Thursday, February 18, 2010

The Real Israel Moment is a Process

My fellow Biblical exegete in the Israeli tax department asked me why Thursday's psalm for the day doesn't end up on a positive note. In fact, it is downright scary! What begins with a festive call to sing out to God:

2 Sing aloud unto God our strength; shout unto the God of Jacob.
3 Take up the melody, and sound the timbrel, the sweet harp with the psaltery.
4 Blow the horn at the new moon, at the full moon for our feast-day.
5 For it is a statute for Israel, an ordinance of the God of Jacob.

concludes with a litany of rebuke from God:

10. No strange god shall be within you, neither shall you prostrate yourself to a foreign god.
12. But My people did not hearken to My voice, neither did Israel desire to [follow] Me.
13. So I let them go after their heart's fantasies; let them go in their counsels.
14. If only My people would hearken to Me, if Israel would go in My ways.
15. In a short time I would subdue their enemies and upon their enemies I would return My hand.

Why does the psalm end on a note of 'if only they would listen to me'?

I pointed out to my new friend that sometimes in order to appreciate one psalm, one must check the ones around it; perhaps it is actually a continuation of another or a prelude to the next one. In this case in order to appreciate psalm 81 we have to learn psalm 80 and see the contrast between the two.

Here, we need to focus on the chorus of psalm 80 together with verse 9.
Biblical poetry doesn't always have a chorus but when it appears you can be rest assured that it is significant. In psalm 80 we find the chorus in verses 4, 8, and 20 with the same theme permeating throughout the psalm, namely: "O God, return to us, shine Your light upon us and we will be saved."

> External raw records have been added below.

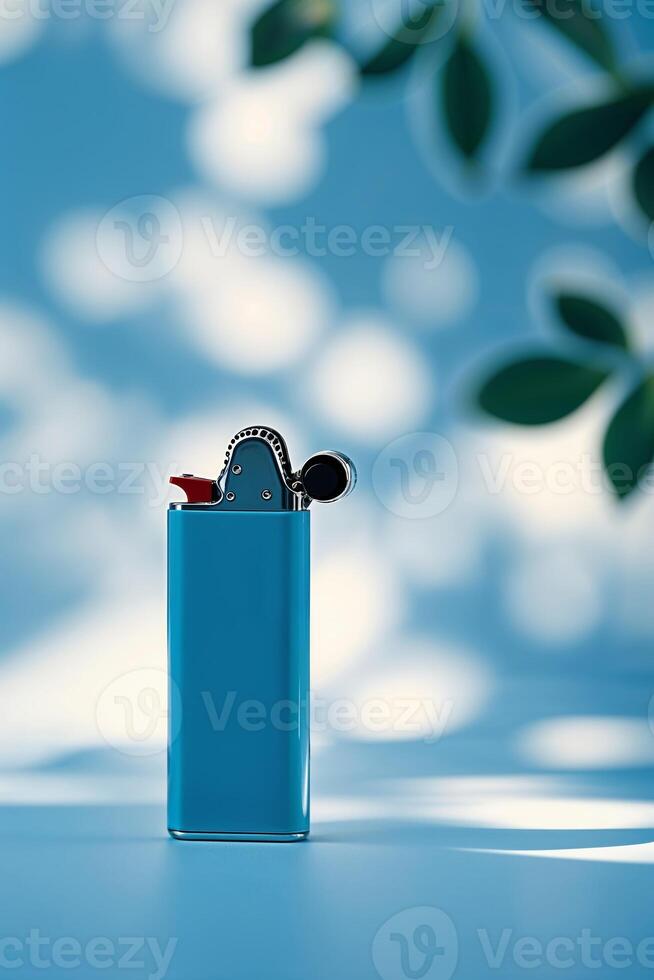 Bright blue lighter stands out against a soft blue background with natural light and shadows photo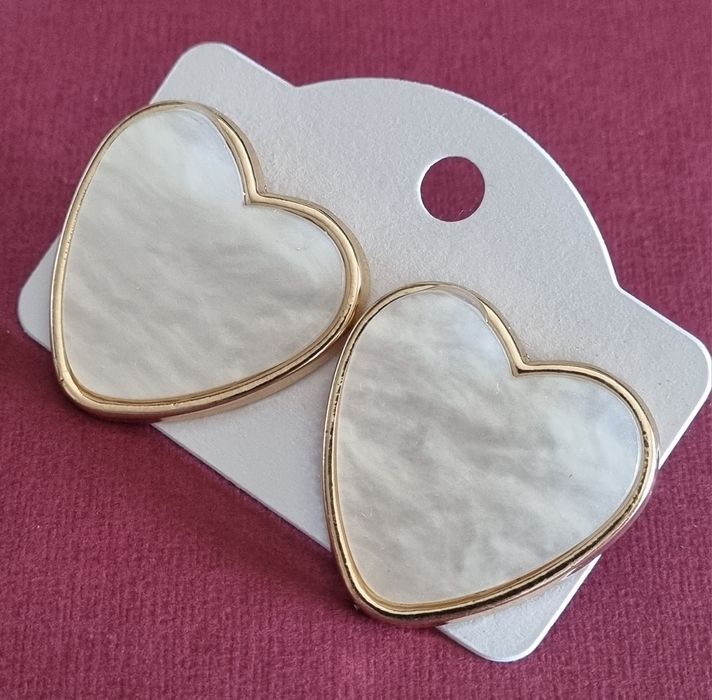 Brincos, de picos, com forma de coração branco delineado a dourado.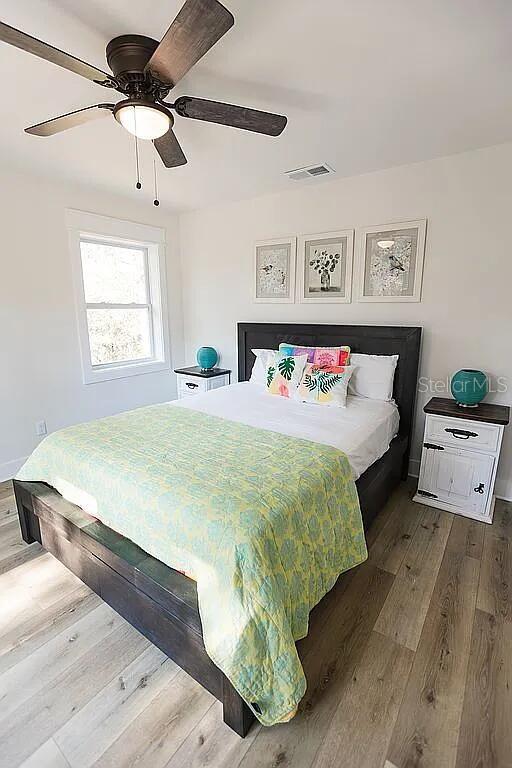 bedroom with hardwood / wood-style flooring and ceiling fan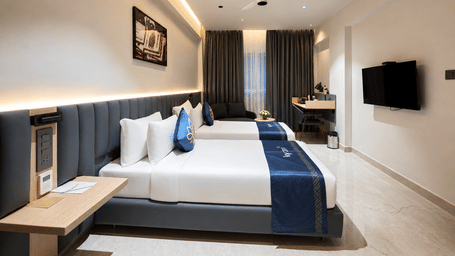 Premium Suite with twin beds and warm cove lighting along the ceiling at Hotel Kyzen, Shamshabad Airport, Hyderabad.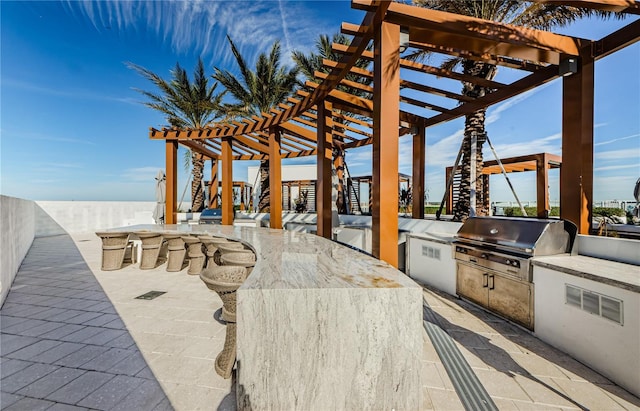 view of patio / terrace with a grill, area for grilling, an outdoor bar, and a pergola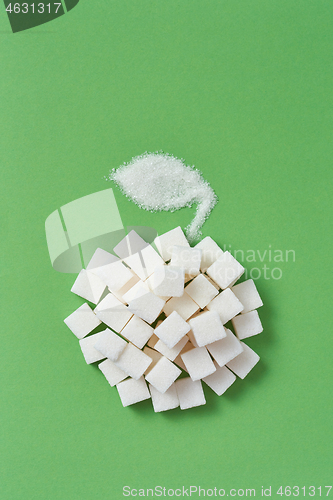 Image of Handmade apple from sugar cubes and leaf on a green background.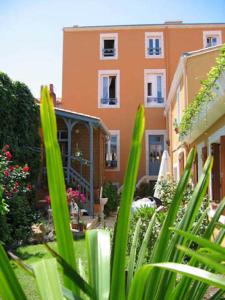 a view of a building from a garden with plants at Hôtel de la Tour in Les Sables-d'Olonne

This idea of asking God for immediate salvation becomes dangerous when it is presented along with the metaphor of the grapevine found in verse 9, and continued in verse 13 and 15:

"Grapevine [the Children of Israel] from Egypt you uprooted and removed the [seven] nations from Canaan to replant...Why then did You [God] break down the boundaries of the grapevine allowing others to come in and destroy her?...O God return to us, look down from the heavens and see; and remember that grapevine."

The psalmist remembered the days of yore when God uprooted the Jews from Egypt and in one fell swoop brought them to Israel, entrenched them in the land and enabled them to grow and flourish. The psalmist then has one request: "do it again God". He wants the people of Israel to experience the hand of God in an immediate display of wonders and miracles to be returned to their glorious image of sweet tasting grapes of the grapevine.

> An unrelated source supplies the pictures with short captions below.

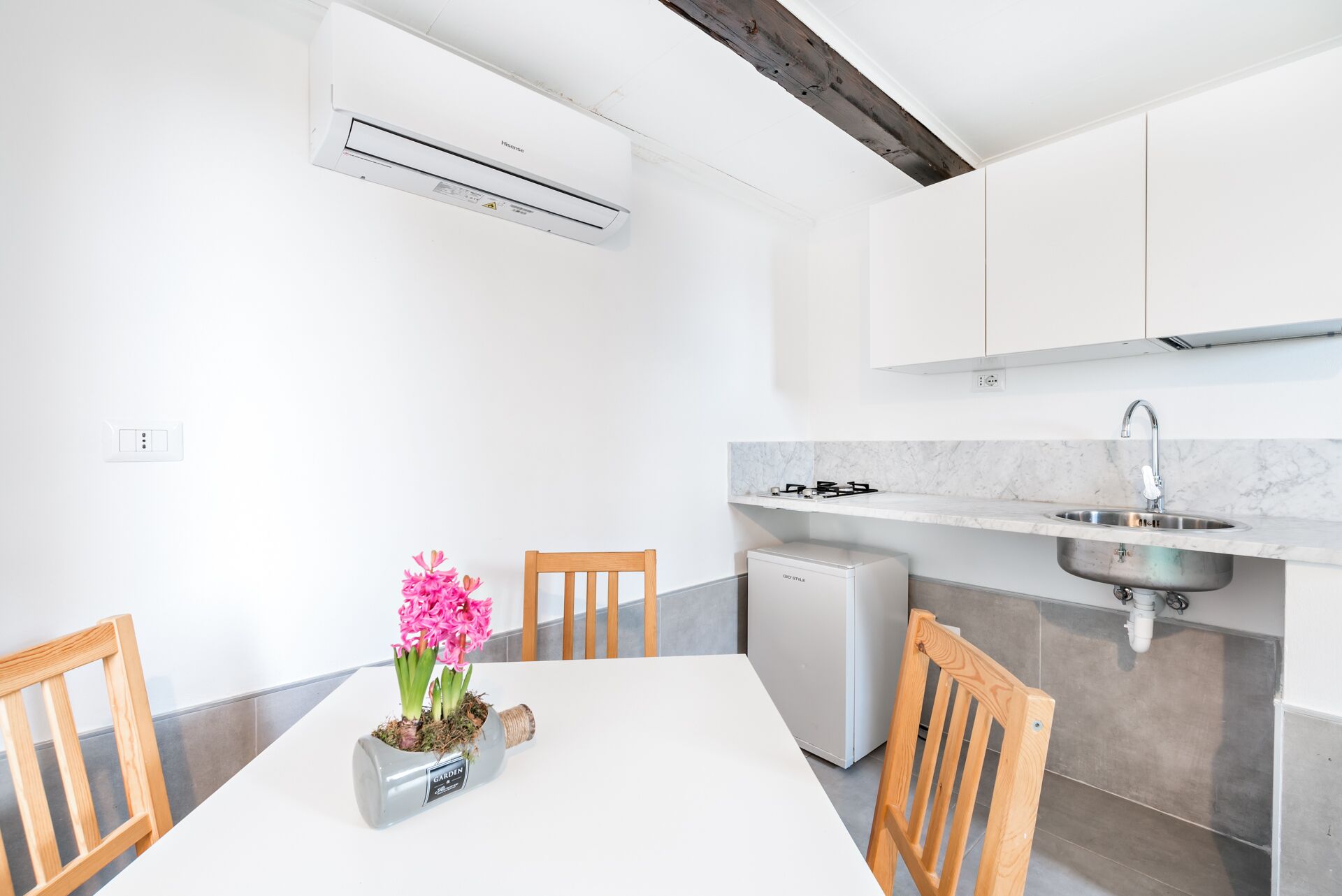 A modern kitchen with white cabinetry, a built-in sink, and a compact refrigerator.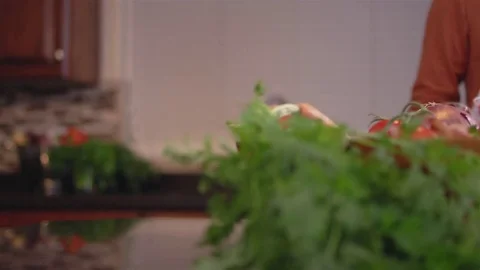 Focusing shot of some vegetables on a kitchen counter Stock Footage 83004021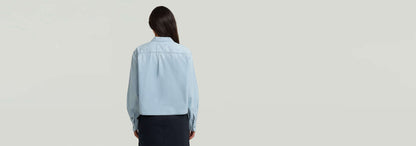 Camisa Resort Boxy Relaxed vista posterior en color azul claro, con corte relajado y cuello clásico.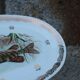 Large French porcelain dish L.C – Painted pike & gilded frieze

There is only one problem with this "we want grapes now!" philosophy: it assumes a measure of merit on the part of the people to deserve God's immediate intervention. What happens if the people ignore the work necessary to become worthy for salvation and just scream, salvation, salvation, all day long?

The answer is psalm 81! It is a sobering message that reminds the Jewish people of their unique chosen status but also of their great responsibility in maintaining that lofty level. "You want God to shine His light, listen to His laws! You want Him to return to you, serve Him, follow Him, sanctify His name.

It is a process that will bring a return not a moment of miraculous splendor! In fact if I had to coin the process I would call it the 'wine-press' as opposed to the grapevine. Psalm 81 begins with a reference to a 'gat', a wine-press which is telling in contrast to the previous psalm. God responds entreating His nation to engage in the process of turning grapes into fine wine. That process requires effort, constant supervision, creating the proper conditions and being disciplined to the process all the way through. Only through the process can we truly merit the salvation of God, the full return to His people and the redemption.

It is an age of the quick fix, where information is passed in milliseconds; it is doubly important to remind ourselves of the message of the wine-press and of the process we need to abide by in order to merit God's true salvation.